Rescue workers' frustrations were heightened when the drilling of an exploratory shaft was delayed by hard rock and a robot broke down still well short of the area where it is hoped the men have sheltered. The military robot, meant to film conditions in the mine, broke down just 500m into the tunnel.

Police superintendent Gary Knowles said: "This is a very serious situation and the longer it goes on, hope fades. We have to be realistic."

Rescuers were close to finishing drilling a shaft into the mine where the workers have been trapped for four days, with a special diamond drill just 20m and five hours away from breaking through. Hopes focused on the 500ft-long shaft down which officials planned to lower listening devices and air testing equipment.

Fears of a second explosion have delayed the rescue operation, with teams still waiting for the mine to be declared safe, and yesterday New Zealand authorities admitted for the first time that the men may be dead.

Peter Whittall, Pike River Coal's chief executive, said that the rescue crews assembled above ground were ready to go down "at a moment's notice" but that the risk was still too great. "I cannot express the frustration that our guys feel at not being able to deploy underground. It is heart-wrenching."

Mr Whittall struggled to contain his emotions as he read out the names of the 29 miners at a press conference in Greymouth, the nearest town to the mine.

As well as Peter Rodger and Malcolm Campbell, both from Scotland, the group includes a 17-year-old New Zealander, Joseph Dunbar, who was due to start work this week but had persuaded mine managers to allow him a foretaste of life underground.
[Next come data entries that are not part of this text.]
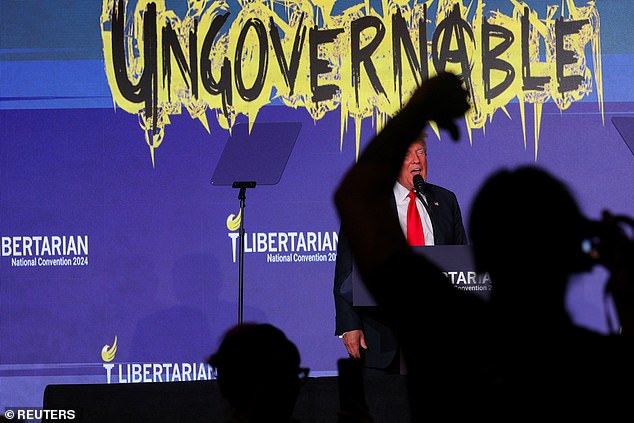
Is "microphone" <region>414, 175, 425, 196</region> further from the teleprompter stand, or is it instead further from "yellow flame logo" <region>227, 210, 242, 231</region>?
"yellow flame logo" <region>227, 210, 242, 231</region>

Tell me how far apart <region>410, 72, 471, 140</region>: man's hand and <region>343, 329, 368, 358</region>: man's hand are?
9.56ft

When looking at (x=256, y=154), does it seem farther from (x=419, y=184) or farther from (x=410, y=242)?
(x=419, y=184)

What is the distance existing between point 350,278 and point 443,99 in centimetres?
305

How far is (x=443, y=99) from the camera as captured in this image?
910 millimetres

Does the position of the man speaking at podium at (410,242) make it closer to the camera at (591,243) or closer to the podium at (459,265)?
the podium at (459,265)

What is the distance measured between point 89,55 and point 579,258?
4.71 metres

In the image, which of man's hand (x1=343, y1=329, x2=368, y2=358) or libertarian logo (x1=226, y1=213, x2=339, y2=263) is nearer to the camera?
man's hand (x1=343, y1=329, x2=368, y2=358)

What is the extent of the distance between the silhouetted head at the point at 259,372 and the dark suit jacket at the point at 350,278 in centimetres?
232

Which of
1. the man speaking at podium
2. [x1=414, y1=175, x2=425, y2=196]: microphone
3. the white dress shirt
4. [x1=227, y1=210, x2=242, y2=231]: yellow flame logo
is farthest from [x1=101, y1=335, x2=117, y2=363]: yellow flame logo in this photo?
[x1=414, y1=175, x2=425, y2=196]: microphone

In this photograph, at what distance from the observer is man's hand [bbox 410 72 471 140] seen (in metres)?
0.91

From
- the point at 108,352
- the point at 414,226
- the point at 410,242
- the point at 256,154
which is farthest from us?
the point at 108,352

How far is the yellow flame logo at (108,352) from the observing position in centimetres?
509

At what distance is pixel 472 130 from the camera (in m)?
5.14

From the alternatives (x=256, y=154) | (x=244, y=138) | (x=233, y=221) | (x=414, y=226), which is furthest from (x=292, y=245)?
(x=414, y=226)
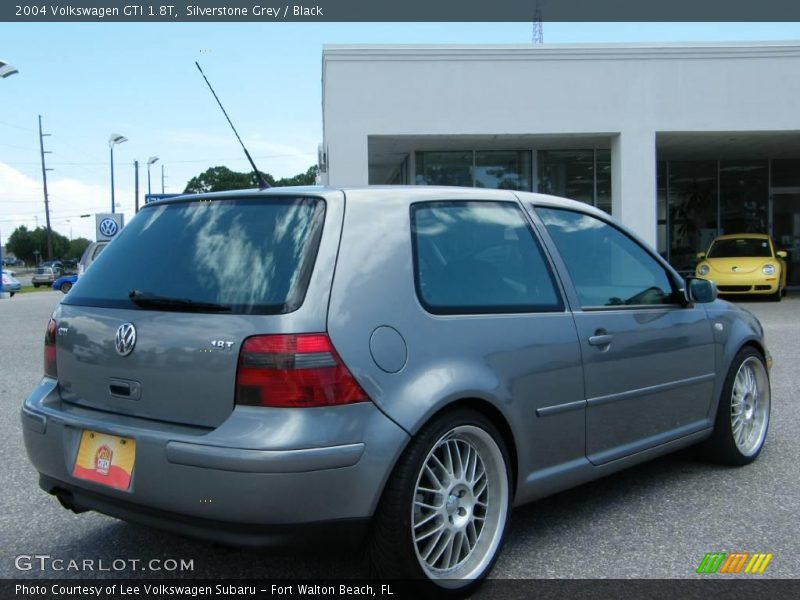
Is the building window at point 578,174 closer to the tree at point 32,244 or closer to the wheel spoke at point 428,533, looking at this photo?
the wheel spoke at point 428,533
His mother, Pip Timms, said he was "grinning from ear to ear" when a relative dropped him at the mine on Friday.

Police – hitherto resolutely upbeat –tempered their optimism yesterday. Superintendent Gary Knowles, the head of the operation, said: "We're planning for the possible loss of life as a result of what's occurred underground."

Nothing has been heard from the 29 men since a blast, believed to have been caused by a methane build-up, sent a fireball racing through the mine. Two other workers walked out later that day, but they were only part-way into the tunnel, some distance from the others. Experts said it was possible that the latter might have found a pocket of clean air, and New Zealand's Prime Minister, John Key, refused to give up hope, insisting there was "every chance" they were still alive.